Astronomical seeing is a big concern plaguing Earth-based astronomy. While all those big telescopes boast of their milli-arcsecond resolutions, those real images can never beat up the average seeing disc while on observations. This can denote a factor of up to a hundred between any potential and practical solution. New advances in adaptive optics have been introduced successfully to aid in correcting such effects, improving resolutions of various ground-based telescopes.

Astronomical seeing is known to cause images of all those point sources, just like that of stars to split into different speckle patterns, which can change rapidly through time.

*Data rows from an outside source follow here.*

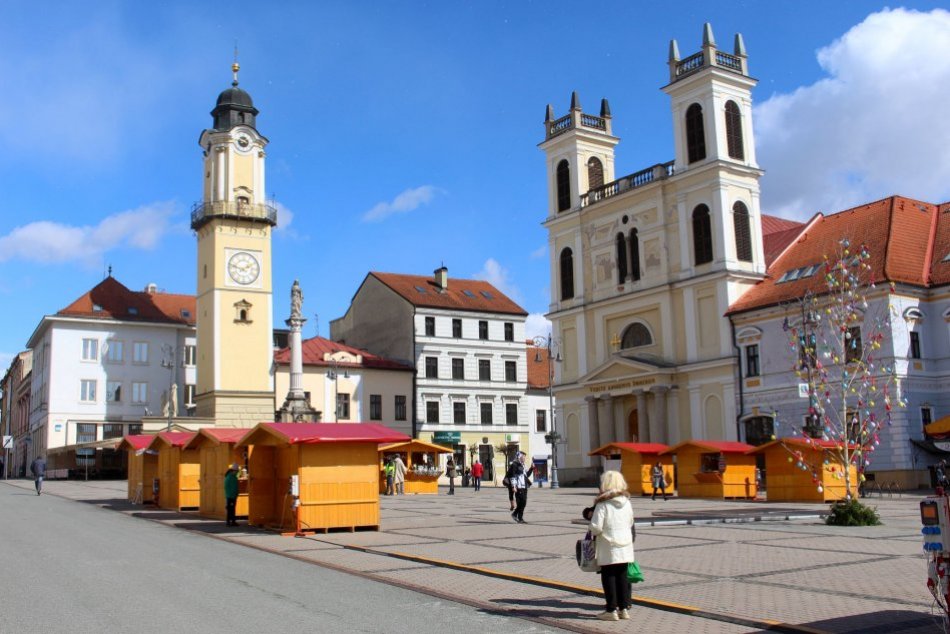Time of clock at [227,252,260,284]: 1:47
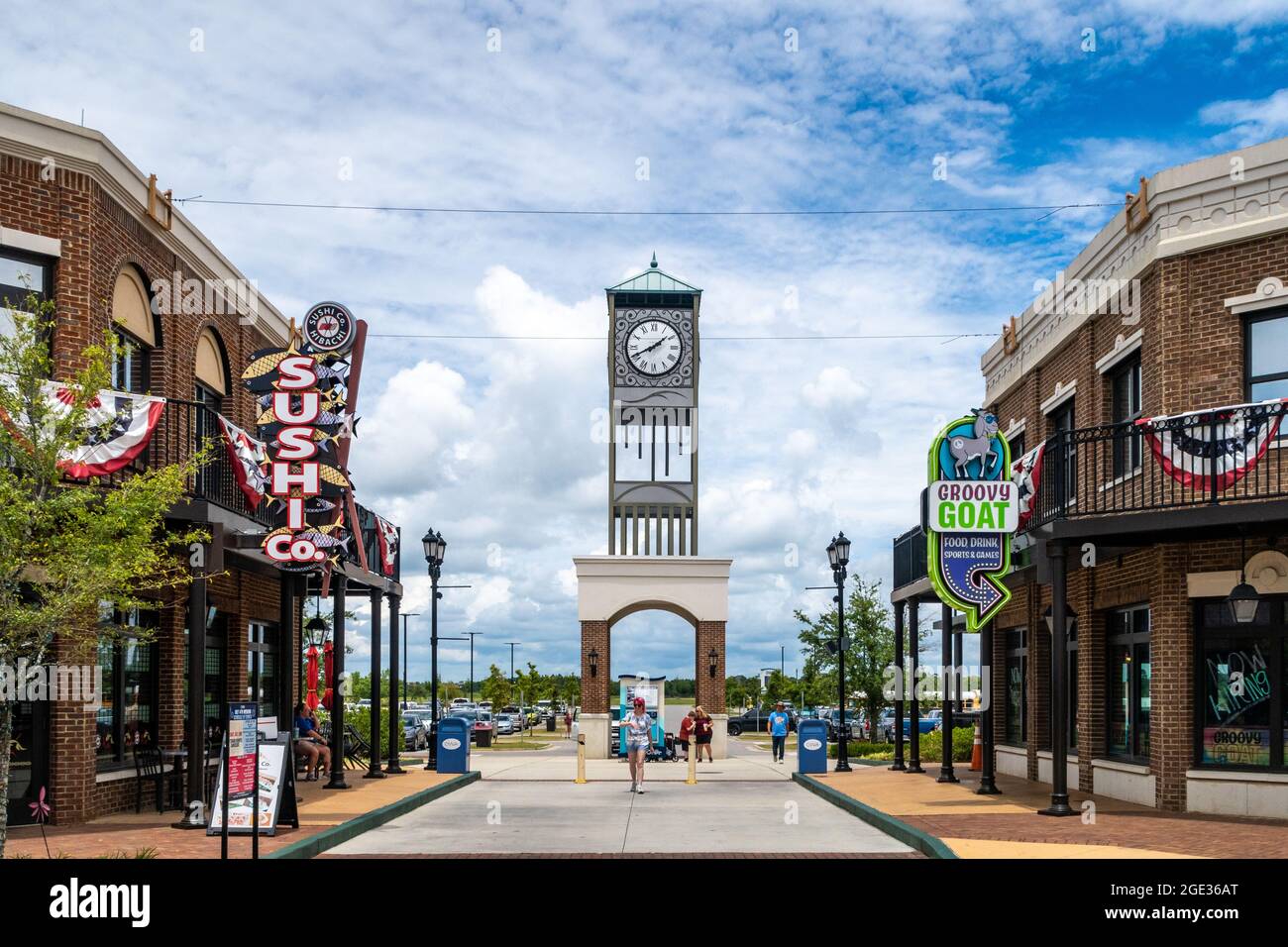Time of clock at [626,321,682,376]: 1:41
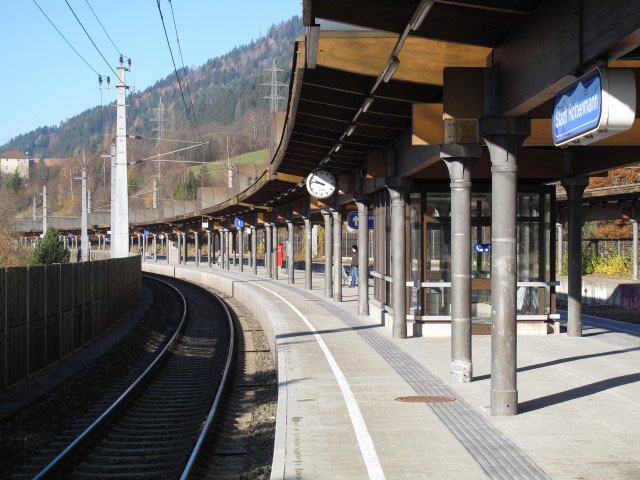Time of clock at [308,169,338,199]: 9:46
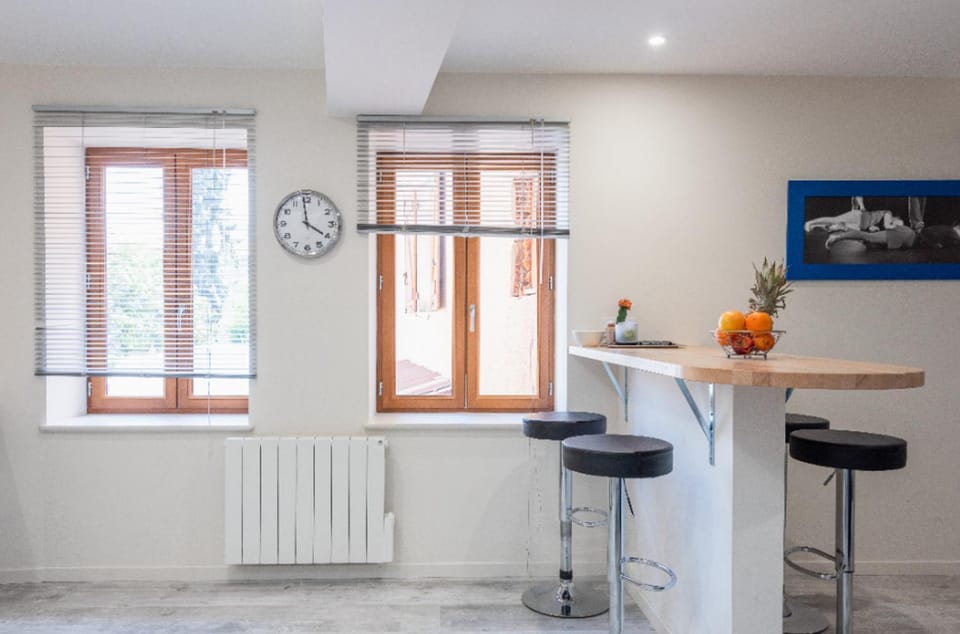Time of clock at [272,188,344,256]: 3:58
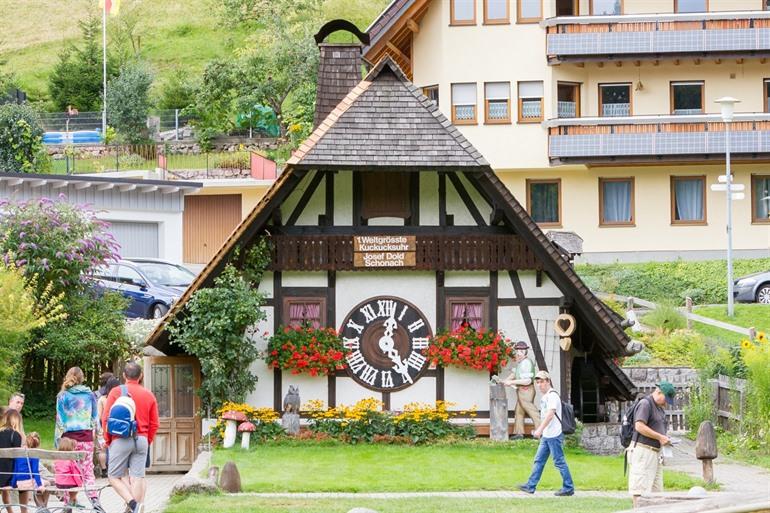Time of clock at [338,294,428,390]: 12:24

Also, lengthy exposure images of the altering speckle patterns automatically results in blurred images of such point sources.

The phenomenon causes the star’s brightness to appear fluctuating. This is a process known to many as scintillation. Another problem concerning Earth-based astronomy and its studies is the rapid movement of fringes in astronomical interferometer.

Its effects were known to be indirectly responsible for some belief that the planet Mars had those infamous canals. When viewing bright objects just like Mars, a still patch of air occasionally comes into view in front that causes some brief moments of clarity. And until the arrival of the charge-coupled devices there were no methods back then to record images at that specific moment. All the observer could do is to remember the image so he can draw it later.